Liability for Refusing to Perform a Same-Sex Marriage
Are ministers subject to civil liability for refusing to perform a same-sex marriage in Massachusetts, or in any other state that recognizes the validity of same-sex marriages? While such an outcome is possible, it is more likely that the civil courts would refuse to compel clergy to perform a fundamental religious ritual, such as marriage, in contravention of their sincerely held religious beliefs. Several decisions of the United States Supreme Court suggest such a result. In the landmark case of Watson v. Jones, 80 U.S. 679, 722 (1871), the United States Supreme Court observed:
But it is a very different thing where a subject matter of dispute, strictly and purely ecclesiastical in its character— a matter over which the civil courts exercise no jurisdiction, a matter which concerns theological controversy, church discipline, ecclesiastical government, or the conformity of the members of the church to the standards of morals required of them—becomes the subject of its action. It may be said here, also, that no jurisdiction has been conferred upon the tribunal to try the particular case before it, or that, in its judgment, it exceeds the powers conferred upon it, or that the laws of the church do not authorize the particular form of proceeding adopted; and, in a sense often used in the courts, all of those may be said to be questions of jurisdiction. But it is easy to see that if the civil courts are to inquire into all these matters, the whole subject of doctrinal theology, the usages and customs, the written laws, and fundamental organization of every religious denomination may, and must, be examined into with minuteness and care, for they would become, in almost every case, the criteria by which the validity of the ecclesiastical decree would be determined in the civil court. This principle would deprive these bodies of the right of construing their own church laws … and would, in effect, transfer to the civil courts where property rights were concerned the decision of all ecclesiastical questions.

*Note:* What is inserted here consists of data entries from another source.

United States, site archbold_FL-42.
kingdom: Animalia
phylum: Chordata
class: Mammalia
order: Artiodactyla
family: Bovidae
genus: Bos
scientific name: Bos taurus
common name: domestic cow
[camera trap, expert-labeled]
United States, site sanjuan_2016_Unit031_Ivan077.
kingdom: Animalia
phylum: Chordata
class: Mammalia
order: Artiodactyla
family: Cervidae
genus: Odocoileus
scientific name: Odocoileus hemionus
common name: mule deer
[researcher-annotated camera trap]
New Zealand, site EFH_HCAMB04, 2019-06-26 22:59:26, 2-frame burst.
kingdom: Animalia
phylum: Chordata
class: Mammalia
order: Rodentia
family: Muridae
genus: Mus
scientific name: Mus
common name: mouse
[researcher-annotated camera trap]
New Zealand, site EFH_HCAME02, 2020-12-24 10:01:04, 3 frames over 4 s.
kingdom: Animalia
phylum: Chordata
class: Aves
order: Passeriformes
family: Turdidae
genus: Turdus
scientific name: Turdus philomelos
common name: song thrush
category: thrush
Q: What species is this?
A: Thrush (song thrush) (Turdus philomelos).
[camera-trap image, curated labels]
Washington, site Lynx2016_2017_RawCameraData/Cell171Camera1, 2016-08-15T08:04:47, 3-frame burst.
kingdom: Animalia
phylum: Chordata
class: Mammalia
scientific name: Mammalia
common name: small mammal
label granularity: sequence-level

In a 1928 case involving the authority of an ecclesiastical organization to discipline a minister, the United States Supreme Court observed:
Because the appointment is a canonical act, it is the function of the church authorities to determine what the essential qualifications of a [clergyman] are and whether the candidate possesses them. In the absence of fraud, collusion, or arbitrariness, the decisions of the proper church tribunals on matters purely ecclesiastical, although affecting civil rights, are accepted in litigation before the secular courts as conclusive, because the parties … made them so by contract or otherwise. Gonzalez v. Roman Catholic Archbishop, 280 U.S. 1, 16- 17 (1928).
It is more likely that the civil courts would refuse to compel clergy to perform a fundamental religious ritual, such as marriage, in contravention of their sincerely held religious beliefs.
The Court’s ruling in Gonzalez is significant, for it is a specific prohibition of civil court interference in the determinations of ecclesiastical bodies regarding the qualifications of clergy—even if “civil rights” are involved—absent fraud, collusion, or arbitrariness.
In 1952, the Supreme Court in the Kedroff ruling reaffirmed its pronouncement in Watson that civil courts have no authority to resolve “questions of discipline, or of faith, or of ecclesiastical rule, custom, or law.” Kedroff v. St. Nicholas Cathedral, 344 U.S. 94 (1952). The Court, referring to the Watson case, observed that “the opinion radiates, however, a spirit of freedom for religious organizations, and independence from secular control or manipulation, in short, power to decide for themselves, free from state interference, matters of church government as well as those of faith and doctrine.” The Court also observed that “[f]reedom to select clergy, where no improper methods of choice are proven, we think, must now be said to have federal constitutional protection as a part of the free exercise of religion against state interference.” (emphasis added)
Cases such as these strongly suggest that the civil courts are barred by the First Amendment religion clauses from compelling ministers to perform marriages in violation of their religious beliefs, or to subject them to civil or criminal liability for refusing to do so.